Für Stadtplaner ist der ländliche Raum am Rand der Städte ein idealer Ort, um neue Häuser, Einkaufszentren und Industriegebiete zu errichten. Durch die Zersiedlung stoßen in dem städtischen Umland, der sogenannten „Grünen Wiese“, Interessen aufeinander. Es wird immer schwieriger, dem Wachstum der Stadt gerecht zu werden und gleichzeitig Grünflächen und ländliche Gemeinden zu schützen.

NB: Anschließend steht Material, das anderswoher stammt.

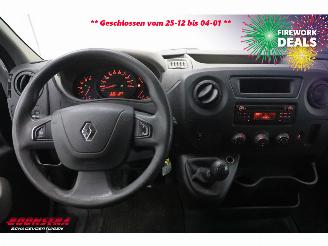 Renault Master 2.3 dCi L3-H2 2X Schuifdeur!! Airco Bluetooth Cruise Camera PDC AHK picture 15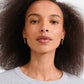 Sloan Drop Earrings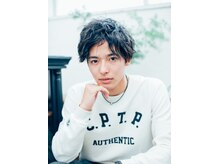 クオーラ ヘアサロン(Cuaura HAIR SALON)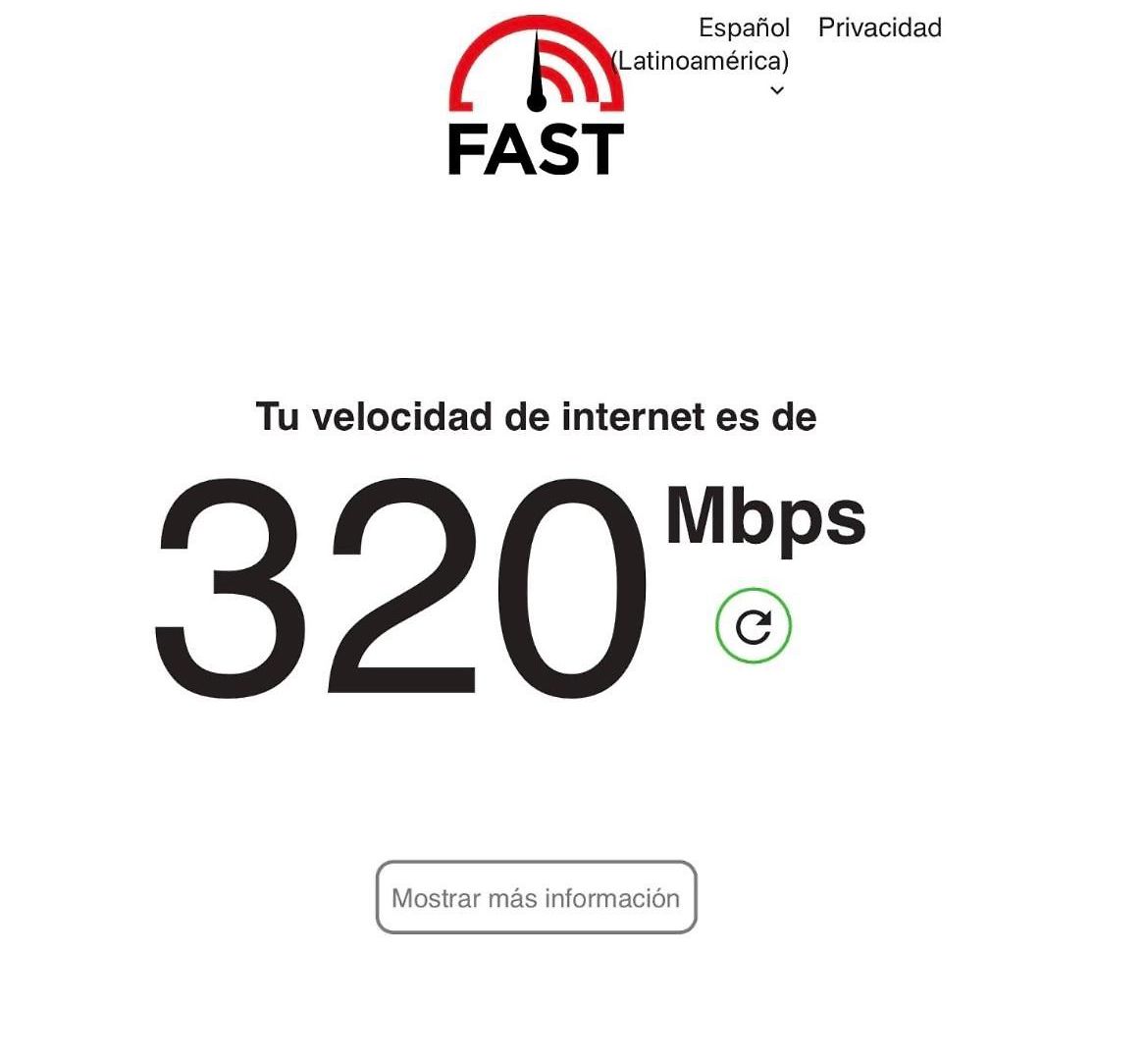 Mistiq Largest Ph With Gym, Club Shuttle & Fast Wifi Apartment Tulum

Transkript Wandel im ländlichen Raum

Hundertausende Menschen ziehen jeden Tag aus ländlichen Gebieten in Städte. Diesen Vorgang nennt man Urbanisierung. Dadurch verändert sich das Leben im ländlichen Raum. Geschichtlich betrachtet war das Leben auf dem Land stets vom Primärsektor geprägt, also von Landwirtschaft, Forstwirtschaft und Fischerei. Alte ländliche Siedlungen befinden sich entlang von Hauptverkehrswegen, was die Wichtigkeit von Handel und Transport für diese Wirtschaftsbereiche verdeutlicht. Solche Siedlungen nennt man Reihendörfer, während man Siedlungen mit einem unregelmäßigen Grundriss als Haufendörfer bezeichnet. Der Primärsektor hat sich jedoch durch moderne Technologien gewandelt und dadurch haben sich auch traditionelle Lebensweisen verändert. Moderne Technologien bevorzugen Industrien mit Großbetrieben, wodurch viele kleinere Unternehmen nicht allein durch den Verkauf ihrer Produkte überleben können. Einige landwirtschaftliche Betriebe haben sich angepasst und zum Beispiel Ackerflächen in Golfplätze, Zeltplätze oder Wildtierschutzgebiete umgewandelt. Durch die Mechanisierung werden weniger Arbeitskräfte im Primärsektor benötigt, wodurch im ländlichen Raum weniger Arbeitsplätze vorhanden sind. Viele Menschen, vor allem jüngere, verlassen den ländlichen Raum, um bessere Arbeitsplätze, Wohnmöglichkeiten, Einkaufs- und Unterhaltungsangebote in den Städten zu finden. Dadurch sinkt die Geburtenrate ab und der Altersdurchschnitt der Bevölkerung im ländlichen Raum steigt an. Im Bemühen, die Zugezogenen unterzubringen, breiten sich die Städte immer weiter aus und verdrängen den ländlichen Raum. Das nennt man Zersiedelung. Für Stadtplaner ist der ländliche Raum am Rand von Städten der ideale Ort, um neue Häuser, Einkaufszentren und Industriegebiete zu errichten. Dieses Gebiet wird als städtisches Umland, umgangssprachlich auch als „Grüne Wiese“, bezeichnet. In diesen Gebieten stoßen Interessen aufeinander. Für Stadtplaner wird es immer schwieriger dem Wachstum gerecht zu werden, da gleichzeitig auch Grünflächen und ländliche Gemeinden geschützt werden sollen. Aber solange die städtische Bevölkerung anwächst, wird es auch weiter zur Zersiedelung kommen. Und das traditionelle ländliche Leben bleibt gefährdet.